Records from a dataset
_____
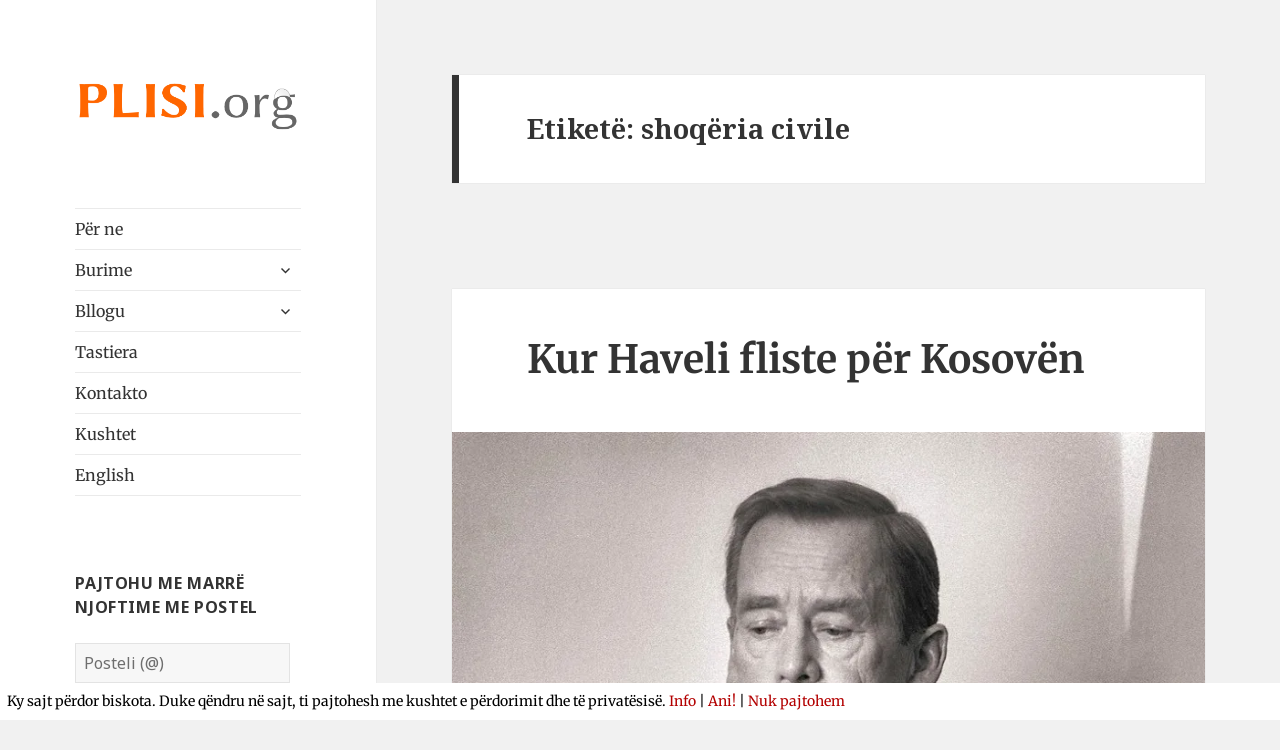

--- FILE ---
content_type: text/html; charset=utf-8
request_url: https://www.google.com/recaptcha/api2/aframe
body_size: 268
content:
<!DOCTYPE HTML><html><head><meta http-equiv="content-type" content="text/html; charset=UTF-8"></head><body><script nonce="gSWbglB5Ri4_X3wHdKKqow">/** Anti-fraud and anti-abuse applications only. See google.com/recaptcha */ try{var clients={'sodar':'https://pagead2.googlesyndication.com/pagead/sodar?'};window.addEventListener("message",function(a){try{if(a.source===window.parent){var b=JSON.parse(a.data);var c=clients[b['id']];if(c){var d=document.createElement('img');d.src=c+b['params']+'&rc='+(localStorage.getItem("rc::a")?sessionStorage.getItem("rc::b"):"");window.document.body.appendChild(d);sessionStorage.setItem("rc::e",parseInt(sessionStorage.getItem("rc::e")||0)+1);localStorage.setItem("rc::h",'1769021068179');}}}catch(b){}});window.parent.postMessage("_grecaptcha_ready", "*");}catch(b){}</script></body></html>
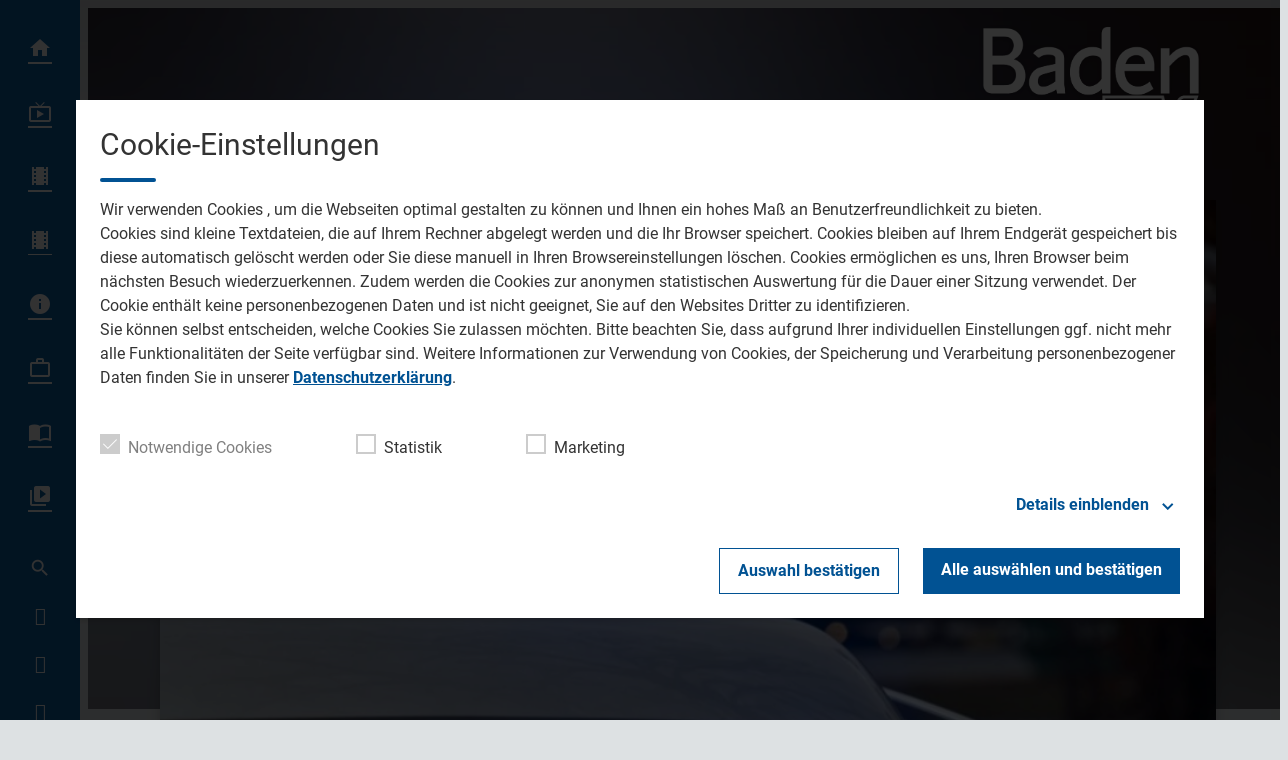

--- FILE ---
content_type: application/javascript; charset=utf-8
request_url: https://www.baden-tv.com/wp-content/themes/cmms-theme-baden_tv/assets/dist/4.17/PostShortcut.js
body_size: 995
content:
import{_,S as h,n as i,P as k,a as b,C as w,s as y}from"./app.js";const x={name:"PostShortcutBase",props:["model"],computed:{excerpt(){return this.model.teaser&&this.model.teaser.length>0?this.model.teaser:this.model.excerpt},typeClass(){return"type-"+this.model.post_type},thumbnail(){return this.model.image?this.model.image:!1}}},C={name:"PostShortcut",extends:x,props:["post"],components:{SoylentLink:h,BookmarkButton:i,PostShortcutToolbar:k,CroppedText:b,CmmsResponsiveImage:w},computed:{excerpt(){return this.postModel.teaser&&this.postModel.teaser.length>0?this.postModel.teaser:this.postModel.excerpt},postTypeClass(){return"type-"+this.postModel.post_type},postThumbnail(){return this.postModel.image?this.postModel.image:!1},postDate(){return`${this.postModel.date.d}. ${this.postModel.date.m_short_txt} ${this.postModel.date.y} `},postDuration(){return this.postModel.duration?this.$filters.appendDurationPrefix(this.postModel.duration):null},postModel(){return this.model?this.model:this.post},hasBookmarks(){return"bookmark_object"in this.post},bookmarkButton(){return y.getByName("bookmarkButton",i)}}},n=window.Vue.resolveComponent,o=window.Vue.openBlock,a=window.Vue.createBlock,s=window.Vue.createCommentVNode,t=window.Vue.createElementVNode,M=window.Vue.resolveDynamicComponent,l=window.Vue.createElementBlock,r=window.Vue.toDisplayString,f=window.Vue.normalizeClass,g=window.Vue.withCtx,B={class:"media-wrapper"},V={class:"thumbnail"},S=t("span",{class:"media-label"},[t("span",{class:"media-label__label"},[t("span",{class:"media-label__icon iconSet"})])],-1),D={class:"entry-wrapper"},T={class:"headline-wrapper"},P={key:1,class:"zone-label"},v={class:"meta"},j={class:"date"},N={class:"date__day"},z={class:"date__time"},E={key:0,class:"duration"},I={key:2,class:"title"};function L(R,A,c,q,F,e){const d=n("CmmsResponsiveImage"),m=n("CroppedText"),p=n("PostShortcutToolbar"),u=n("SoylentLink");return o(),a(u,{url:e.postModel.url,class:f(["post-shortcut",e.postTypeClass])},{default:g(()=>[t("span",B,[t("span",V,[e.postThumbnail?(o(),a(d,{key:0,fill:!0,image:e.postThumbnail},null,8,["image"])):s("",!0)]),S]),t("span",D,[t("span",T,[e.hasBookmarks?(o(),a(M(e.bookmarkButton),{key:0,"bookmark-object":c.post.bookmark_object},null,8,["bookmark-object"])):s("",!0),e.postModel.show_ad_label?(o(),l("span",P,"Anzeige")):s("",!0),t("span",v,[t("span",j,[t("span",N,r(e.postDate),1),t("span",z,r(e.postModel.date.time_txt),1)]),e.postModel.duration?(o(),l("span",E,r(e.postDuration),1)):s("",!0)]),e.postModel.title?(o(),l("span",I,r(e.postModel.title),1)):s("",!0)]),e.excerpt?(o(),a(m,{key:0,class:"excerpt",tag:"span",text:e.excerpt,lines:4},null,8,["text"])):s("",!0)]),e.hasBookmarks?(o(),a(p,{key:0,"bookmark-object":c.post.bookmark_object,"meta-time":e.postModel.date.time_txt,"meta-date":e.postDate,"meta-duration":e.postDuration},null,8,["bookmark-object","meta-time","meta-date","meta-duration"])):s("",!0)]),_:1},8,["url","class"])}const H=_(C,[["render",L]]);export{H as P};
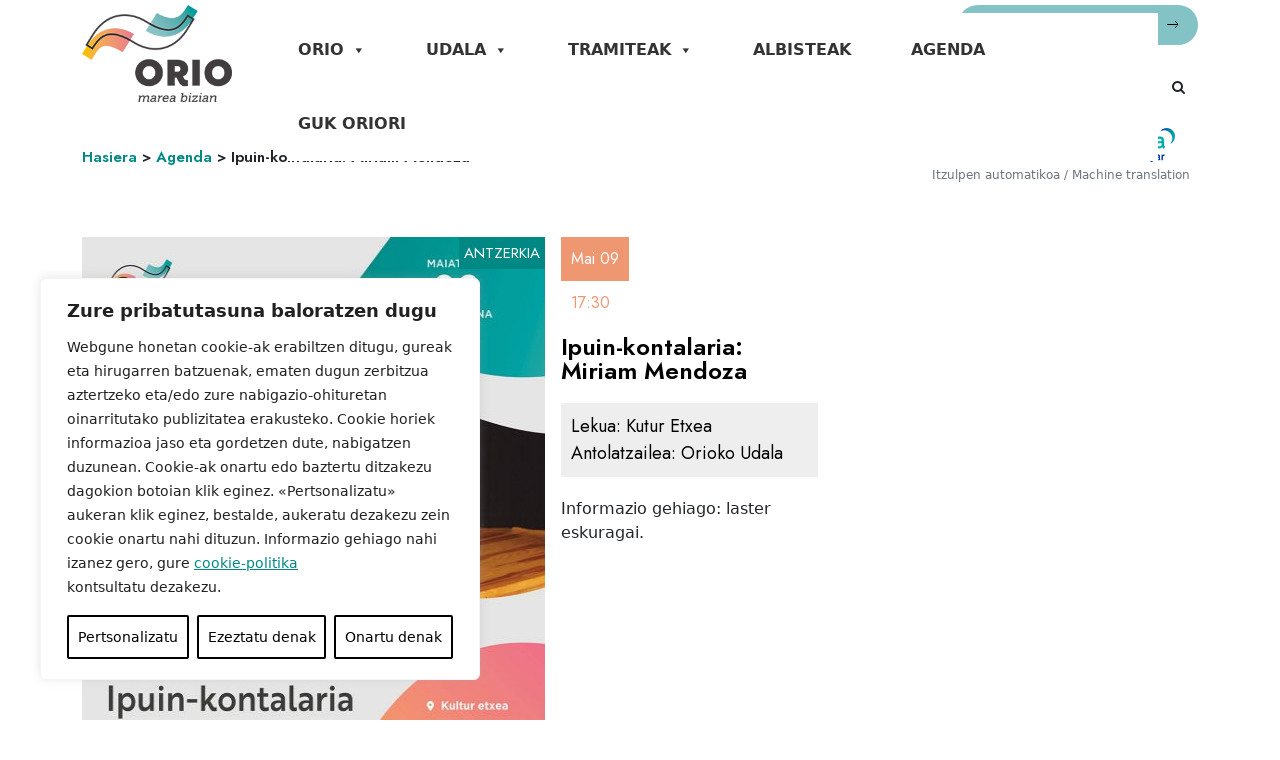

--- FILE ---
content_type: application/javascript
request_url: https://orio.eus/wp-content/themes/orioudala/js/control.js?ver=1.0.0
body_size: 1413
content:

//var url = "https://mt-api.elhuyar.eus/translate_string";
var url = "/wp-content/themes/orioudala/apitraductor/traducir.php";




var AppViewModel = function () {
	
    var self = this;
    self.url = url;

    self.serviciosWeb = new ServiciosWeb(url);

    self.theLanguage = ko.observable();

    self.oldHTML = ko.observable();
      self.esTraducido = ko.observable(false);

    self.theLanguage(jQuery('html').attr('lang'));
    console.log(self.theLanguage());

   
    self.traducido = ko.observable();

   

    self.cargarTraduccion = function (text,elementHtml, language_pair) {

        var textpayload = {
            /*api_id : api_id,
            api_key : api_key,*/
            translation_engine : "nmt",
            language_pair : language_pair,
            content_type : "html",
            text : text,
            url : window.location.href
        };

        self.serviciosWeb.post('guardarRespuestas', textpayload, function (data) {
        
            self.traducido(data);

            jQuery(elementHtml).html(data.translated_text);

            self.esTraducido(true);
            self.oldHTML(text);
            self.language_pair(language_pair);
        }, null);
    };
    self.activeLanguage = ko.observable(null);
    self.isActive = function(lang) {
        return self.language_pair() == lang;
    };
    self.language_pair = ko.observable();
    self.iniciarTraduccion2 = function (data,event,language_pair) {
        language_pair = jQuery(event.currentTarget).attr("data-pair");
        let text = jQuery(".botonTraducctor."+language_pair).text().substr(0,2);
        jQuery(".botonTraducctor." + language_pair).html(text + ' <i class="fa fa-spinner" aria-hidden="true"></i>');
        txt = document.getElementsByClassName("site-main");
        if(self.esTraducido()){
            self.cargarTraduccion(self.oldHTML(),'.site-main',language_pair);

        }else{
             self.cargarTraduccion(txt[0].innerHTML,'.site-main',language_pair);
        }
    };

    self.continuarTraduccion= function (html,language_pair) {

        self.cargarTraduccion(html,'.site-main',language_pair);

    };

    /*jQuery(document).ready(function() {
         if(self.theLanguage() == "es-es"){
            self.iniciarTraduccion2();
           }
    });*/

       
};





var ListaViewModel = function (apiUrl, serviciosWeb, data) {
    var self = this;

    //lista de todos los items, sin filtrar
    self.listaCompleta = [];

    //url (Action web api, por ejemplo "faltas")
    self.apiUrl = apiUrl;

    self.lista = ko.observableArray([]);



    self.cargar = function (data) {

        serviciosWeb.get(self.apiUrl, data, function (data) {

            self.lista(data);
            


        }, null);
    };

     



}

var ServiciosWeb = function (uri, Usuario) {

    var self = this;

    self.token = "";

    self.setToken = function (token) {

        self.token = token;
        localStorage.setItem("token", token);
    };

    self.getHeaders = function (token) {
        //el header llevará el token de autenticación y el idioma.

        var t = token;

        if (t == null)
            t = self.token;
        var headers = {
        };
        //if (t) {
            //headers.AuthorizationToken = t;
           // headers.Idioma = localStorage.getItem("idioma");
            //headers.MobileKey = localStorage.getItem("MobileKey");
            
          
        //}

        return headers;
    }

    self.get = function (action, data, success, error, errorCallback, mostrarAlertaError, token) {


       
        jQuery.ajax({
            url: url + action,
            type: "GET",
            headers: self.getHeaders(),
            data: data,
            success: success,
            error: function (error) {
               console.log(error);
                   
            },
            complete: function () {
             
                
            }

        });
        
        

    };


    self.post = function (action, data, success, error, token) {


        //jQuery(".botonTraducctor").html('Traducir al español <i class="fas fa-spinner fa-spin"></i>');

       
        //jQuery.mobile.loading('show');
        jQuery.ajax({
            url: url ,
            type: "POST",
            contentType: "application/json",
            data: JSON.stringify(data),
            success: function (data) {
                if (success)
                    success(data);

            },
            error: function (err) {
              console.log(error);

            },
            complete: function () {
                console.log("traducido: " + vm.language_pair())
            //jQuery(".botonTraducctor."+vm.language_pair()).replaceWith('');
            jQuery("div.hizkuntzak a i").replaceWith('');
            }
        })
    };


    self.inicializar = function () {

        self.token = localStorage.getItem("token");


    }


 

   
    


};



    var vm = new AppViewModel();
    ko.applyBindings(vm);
_____
ACTIVITY →
Which lines above hold the word "idioma"? Copy each of them.

PROBLEM SOLUTION →
        //el header llevará el token de autenticación y el idioma.
           // headers.Idioma = localStorage.getItem("idioma");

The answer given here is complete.